In elementary school I really liked science and math. I thought medicine was the ideal field for me to go into. My father wanted me to become an MD. So as soon as I was old enough I volunteered as a Candy Striper at our local hospital. It was an eye opening experience. No one really appeared to enjoy what they were doing. The nurses were overworked and the doctors appeared very aloof. We had always had pets and I loved animals. So the very next summer I spoke with my veterinarian about volunteering for the summer. Little did I know that this was also the time when a new virus was hitting the Atlanta pet population. That virus was Parvovirus.
I was the kennel help. Each day sick puppies and a few adult dogs would come in vomiting and having diarrhea. Parvovirus had a very distinct odor that it produced in the stool. I later learned that odor came from the sloughing of the intestinal lining. There were so many sick ones that the stainless cage bank was full. We had to use regular plastic kennels for the overflow. Each night I would look at all the sick pets and hope that some would survive. Every morning I opened the kennel door while holding my breath. And every morning it was devastating to find their cold little bodies dead in the cage. I would clean the cages with tears running down my face. This went on for weeks. I thought to myself I don’t know if I can do this every day because it was gut wrenching.
Then one day there was this little chocolate lab puppy who came in. She was about four months old. She had just started getting sick two days prior to coming in. She was so sick but she managed to thump her tail weakly for me. That night after she received her treatments I put her in one of the small kennels. I spoke to her for a few minutes and rubbed her little head. The next morning I dreaded opening the kennel door. But as I peaked in the room I didn’t see her immediately. She was balled up in the back of the cage. There was a huge puddle of bloody diarrhea and vomit in the front of the cage. I opened the door and put my hand in to touch her and she lifted her head! She was so weak she could barely stand. I rushed her to the treatment room so she could be seen by the doctor. I checked in on her to clean her cage several more times throughout the day. Each time I would pet her head and tell her she was a strong little puppy. The next morning when I opened the door she was at the front of the cage. Her eyes were so sad but she was able to stand. Little by little each day for the next 3 days the puppy got better. By the end of the week she was no longer vomiting so we offered her a little food. She was ravenous! The doctor told me if she kept the food down and did not vomit overnight she would be able to go home the next day. That night I prayed that the little puppy would not vomit.

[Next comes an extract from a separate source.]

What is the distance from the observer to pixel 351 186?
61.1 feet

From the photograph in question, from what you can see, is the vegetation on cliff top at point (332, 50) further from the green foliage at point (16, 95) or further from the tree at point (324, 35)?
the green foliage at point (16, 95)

The next morning I opened the kennel door and there she was wagging her tail waiting for me. As I got closer to the cage I crossed my fingers. She had not vomited! The doctor called the owner with the good news. To this day I can still see her leaving through the front door of the clinic wagging her tail. That was one of the most joyful experiences of my life. That day was the day I decided to become a veterinarian. I was 13 years old.